(Stored data)
_ _ _ _ _

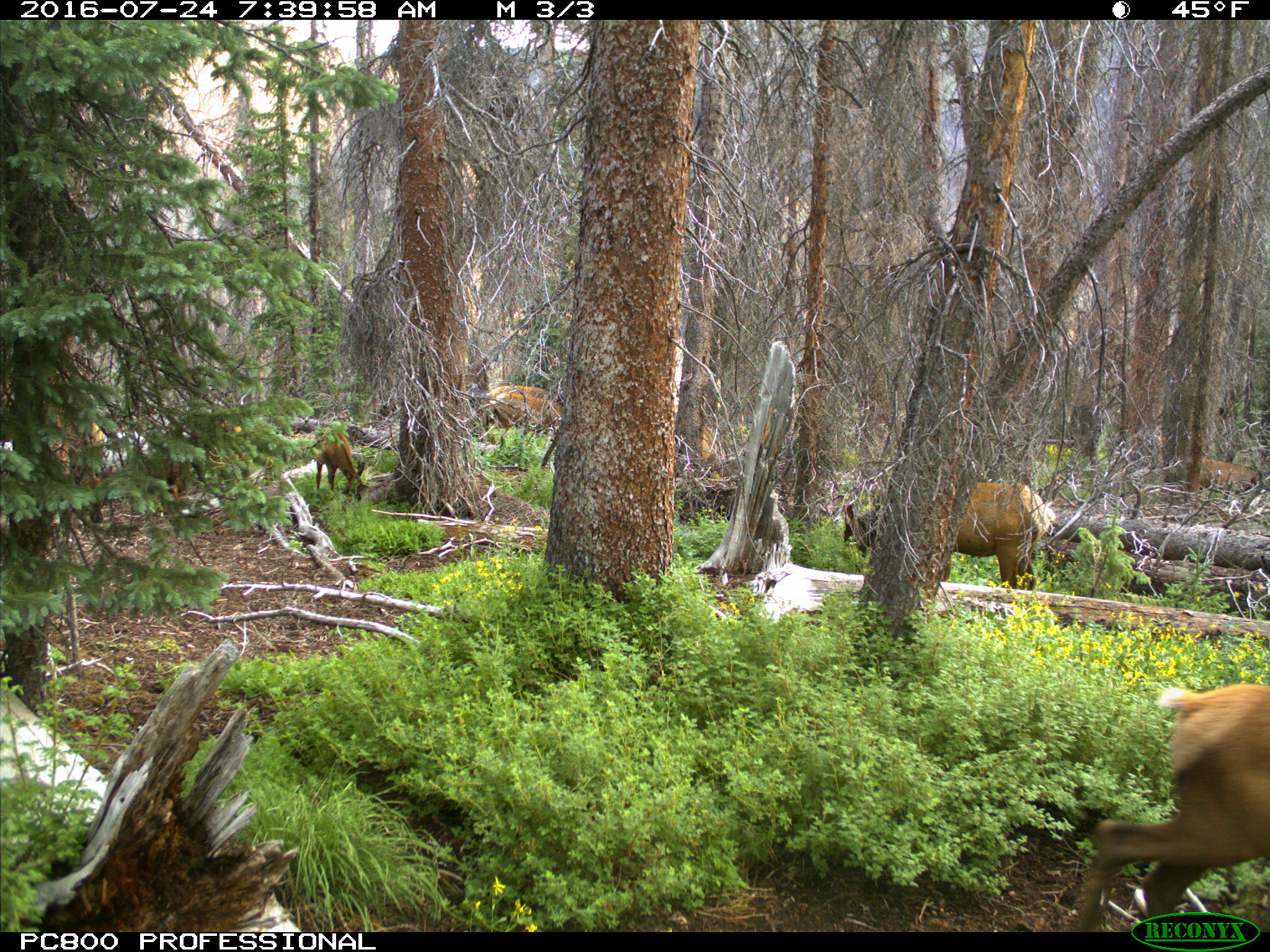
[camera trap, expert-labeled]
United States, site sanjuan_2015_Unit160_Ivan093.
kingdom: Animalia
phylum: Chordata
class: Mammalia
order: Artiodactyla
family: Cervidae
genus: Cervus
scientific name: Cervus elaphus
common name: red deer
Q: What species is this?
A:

_ _ _ _ _

# [What the exercise asks]
Please output the line that contains "order: Artiodactyla" and every line after it in the entries above, exactly, and nothing more.

# [Exercise result]
order: Artiodactyla
family: Cervidae
genus: Cervus
scientific name: Cervus elaphus
common name: red deer
Q: What species is this?
A:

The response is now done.